Casey McCafferty Offers a Study on the Human Form

Casey McCafferty has come a long way from the scooters and subwoofers he built as a teenager. Today, more sophisticated work by the New York–born, New Jersey–based sculptor can be found commissioned by Burberry for its stores in Italy and Japan, displayed at The Future Perfect in Los Angeles, and, this spring, in “Head Hand Foot,” his solo show at Gallery Fumi in London, which wrapped June 29. Each of the exhibit’s 18 pieces is hand-carved from wood, sometimes mixed with stone, often embodying anthropomor­phism, a trend we’ve been covering recently in our pages (Vincent Pocsik, Barbora Žilinskaitė, Erwin Wurm) and what inspired the exhibition’s title. “My interest in body parts comes from ancient art, Greek to Oceanic, and the way it implies a collectivity among people,” notes the self-taught McCafferty, who, speaking of a collective, comes from a family of stone masons.
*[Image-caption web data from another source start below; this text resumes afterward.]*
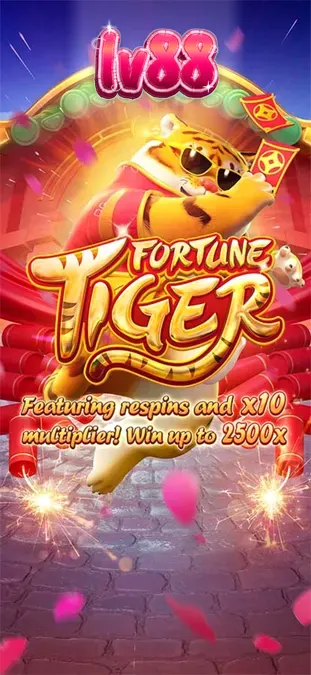 Giao diện trò chơi Fortune Tiger với chú hổ vàng và các biểu tượng may mắn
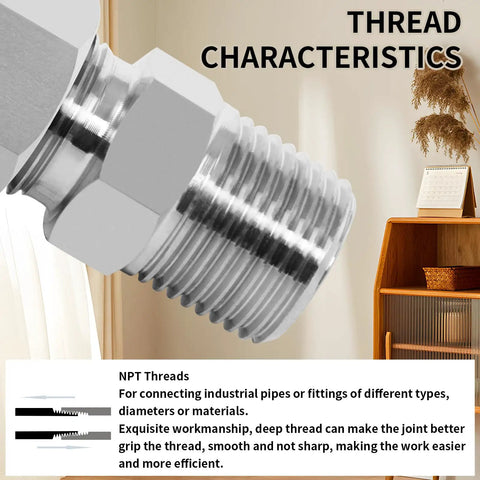 Close-up of 304 Stainless Steel Compression Tube Fitting One Quarter Inch Outer Diameter To One Quarter Inch NPT Male Union Connector
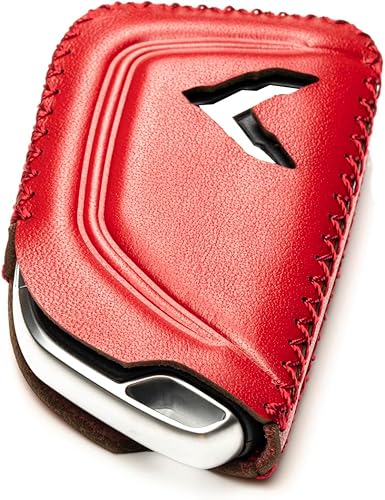 Miniatura 4 de Vitodeco Funda de piel auténtica para llavero inteligente con correa de cuero compatible con Chevrolet Corvette C8 2020 - 2024 (7 botones, rojo)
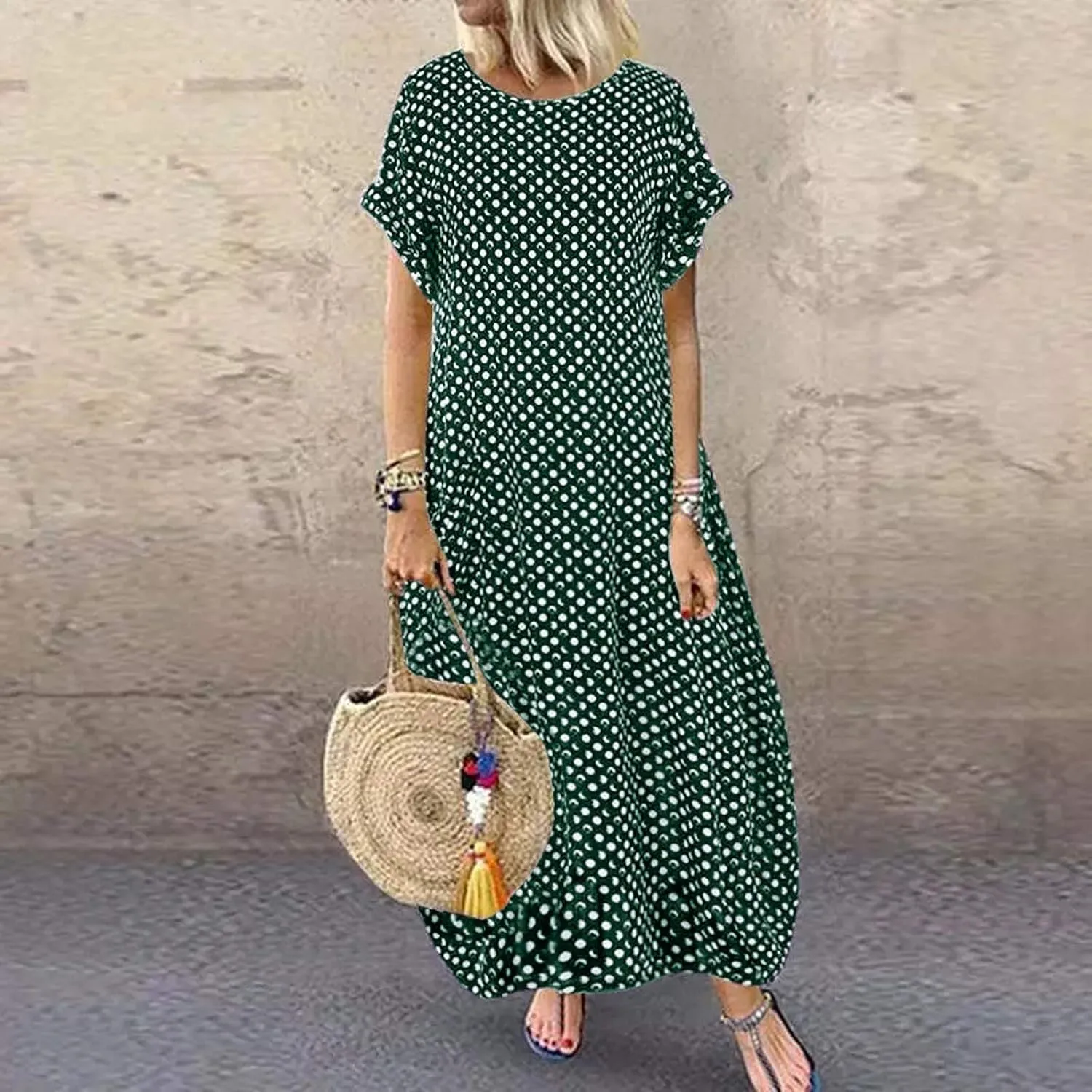 Womens Summer Casual Dress V Neck Short Sleeve Floral Print Boho Beach Sundress Tiered Ruffle Maxi Dress with Pockets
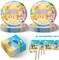 41pcs Summer Beach Party Supplies ,include 20pcs Dessert Plates,20pcs Napkin and 1pcs Tablecloth (Colorful Summer Beach(ccc))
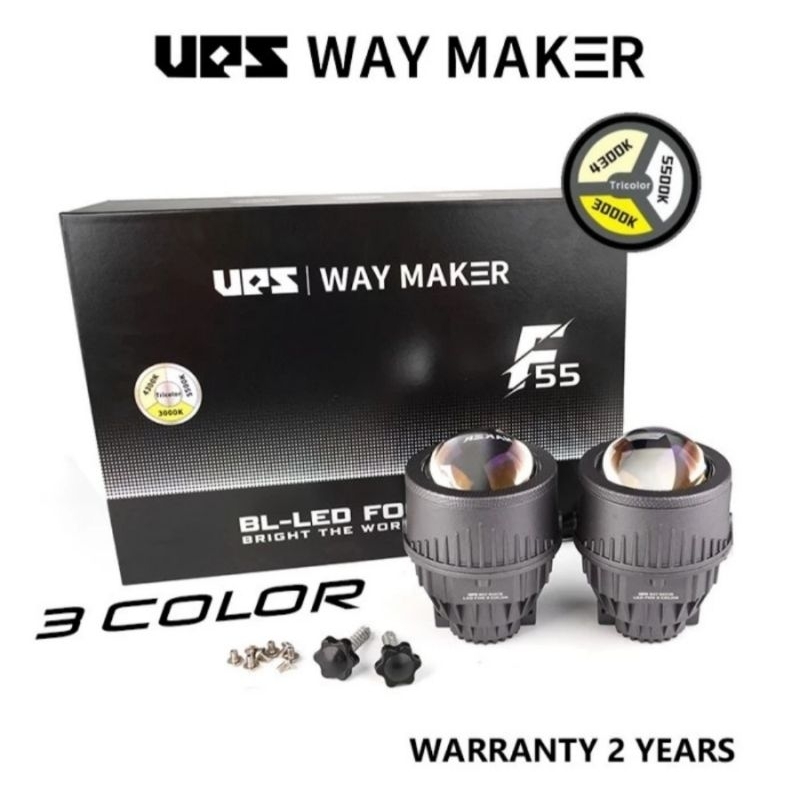 PREMIUM FOGLAMP BILED 3 WARNA BLUELENS F55 UPS WAY MAKER - TOYOTA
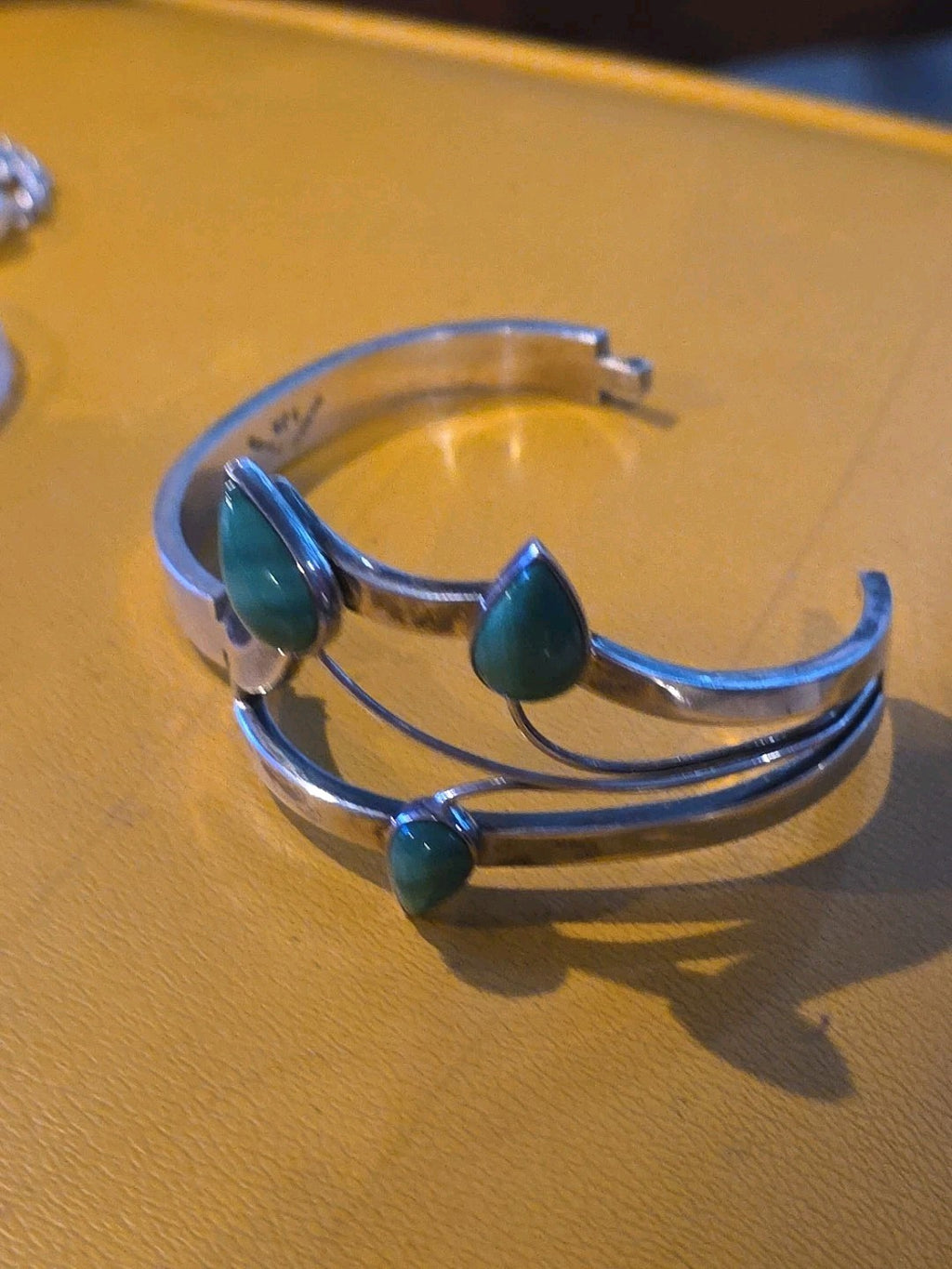 NAVAJO .925 STERLING SILVER Green Turquoise Lilly Bracelet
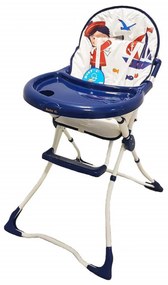 Scaun de masa pentru copii si bebe Baby Care™ CH ,Pliabil, Centura de siguranta, Sezut comfortabil, Masuta detasabila, Model Micul Matelot , Alb cu
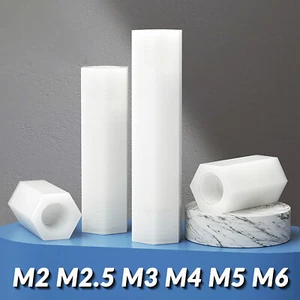 M2 M2.5 M3 M4 M5 M6 Nylon Plastic Long Nuts Rod Bar Hex Connector Stud DIN 6334 - Picture 1 of 94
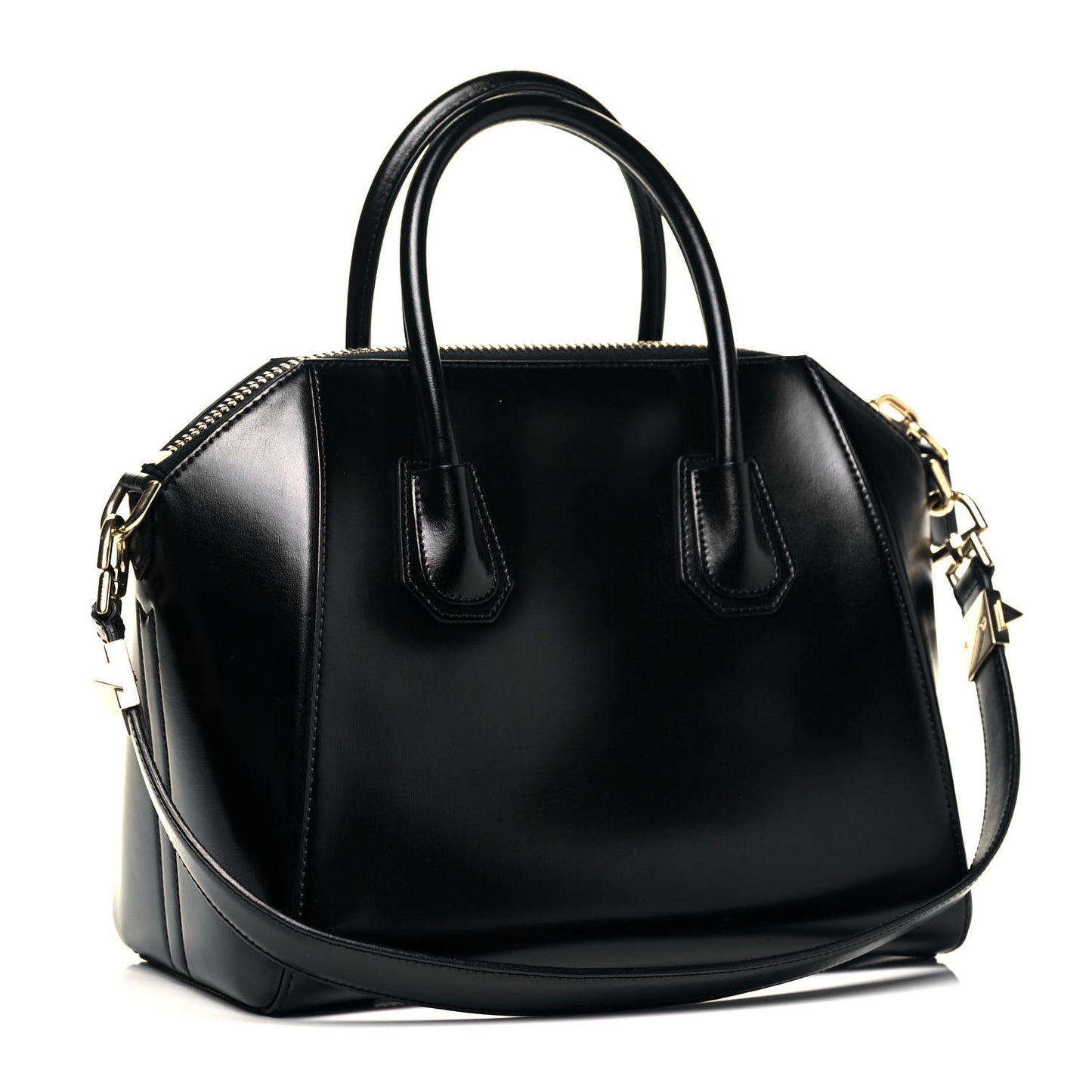 Shiny Lord Calfskin Small Antigona Black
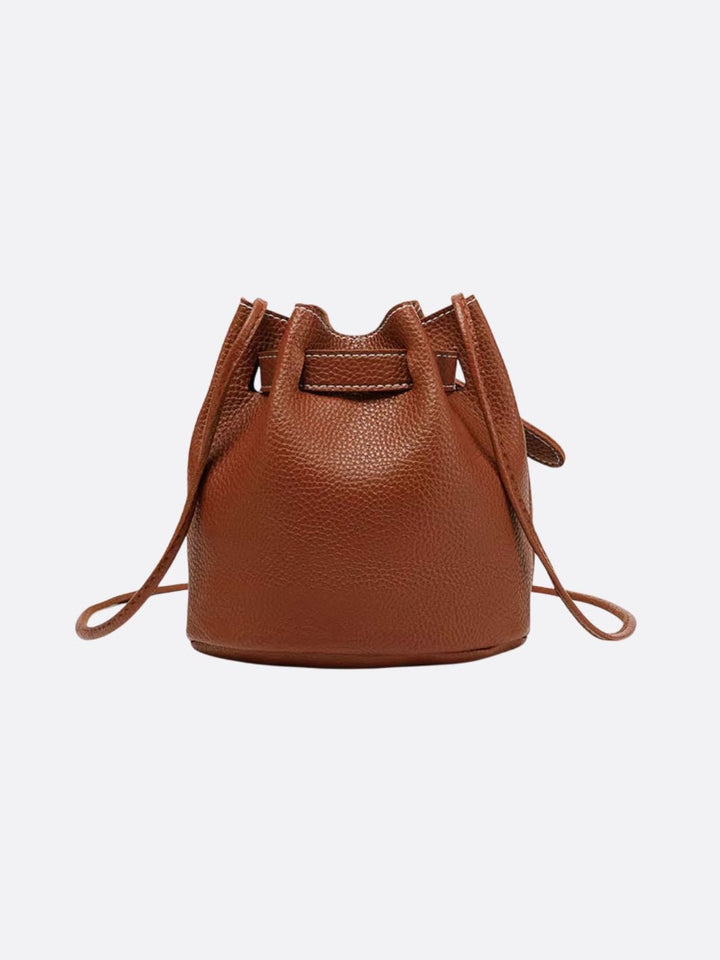 Leather bucket bag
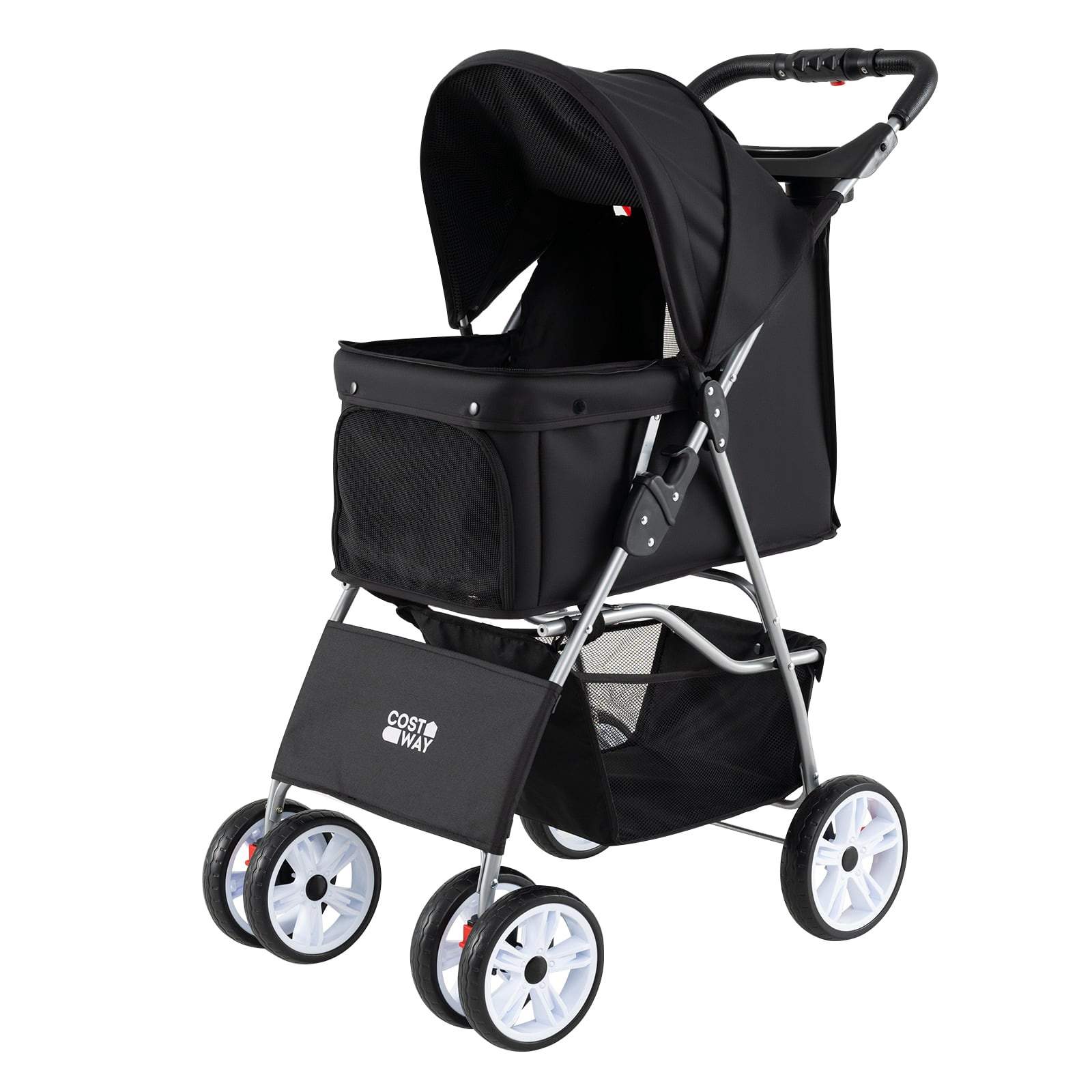 Sammenklappelig kæledyrsklapvogn – sort, terrængående, 15 kg kapacitet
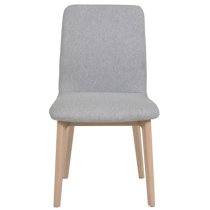 Marlon Fabric Dining Chair With Oak Legs In Light Grey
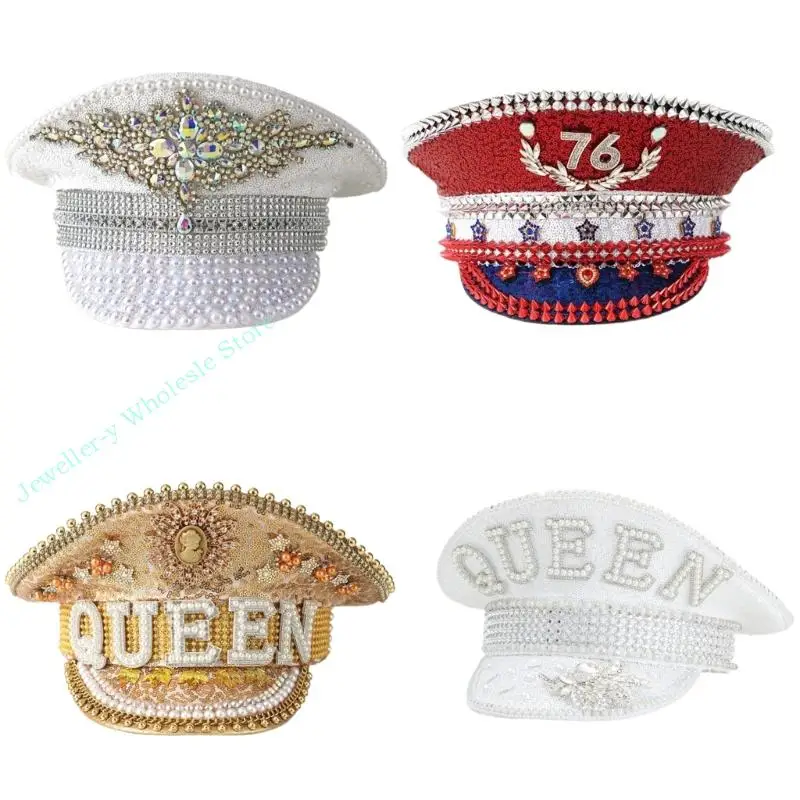 

R7UF Jeweled Crystal Captain Hat Bride Hat Sailors Hat for Bachelorette Party Headwear Headgear for Club Stage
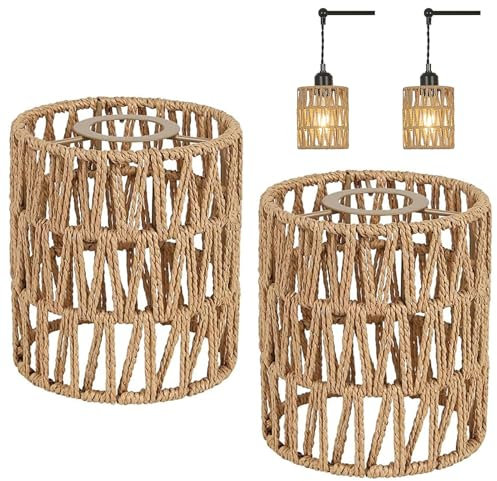 MeYuxg 2 Stücke Lampenschirm Boho, Rattan Lampenschirme Retro für Hängelampe Stehlampe Tischlampe Lampenschirm, für Wohnzimmer Schlafzimmer Heimdekoration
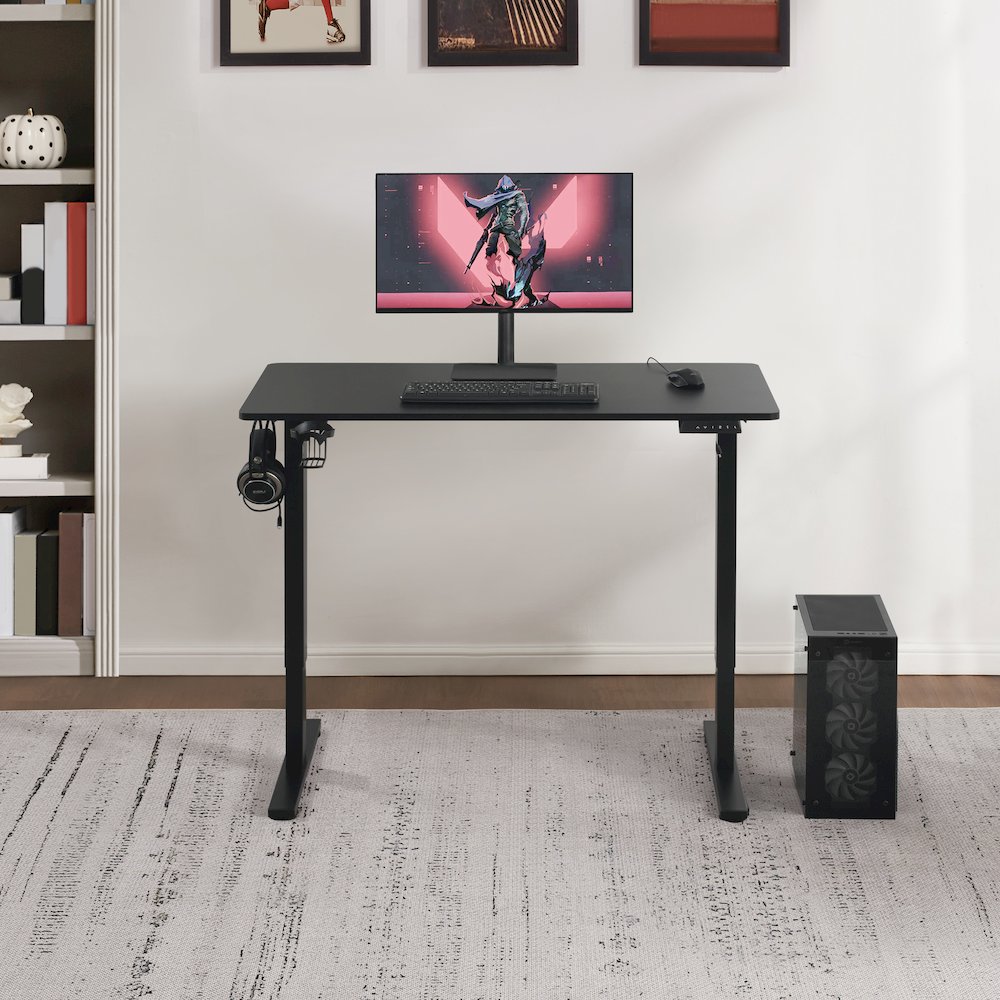 Primo 48" Electric Height Adjustable Gaming Desk in Black Carbon Fiber Finish. Picture 2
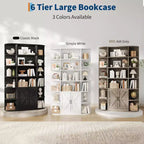 Bibliothèque moderne 75 avec armoire de rangement, bibliothèque en bois à 6 niveaux avec portes et étagères réglables pour chambre à coucher, chambre d'enfant ou salle de jeux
A particular standout is the Gaeta, a 12-foot-tall cabinet—the artist’s first—in sandblasted ash. It and possibly more of his new pieces will appear with Gallery Fumi at PAD London in October.

The Gaeta cabinet in sandblasted ash.
The Byzantium side table in oiled walnut and travertine.
The Head Hand Foot sculpture in oiled walnut and limestone.
The oiled-walnut Sculptural bedside table.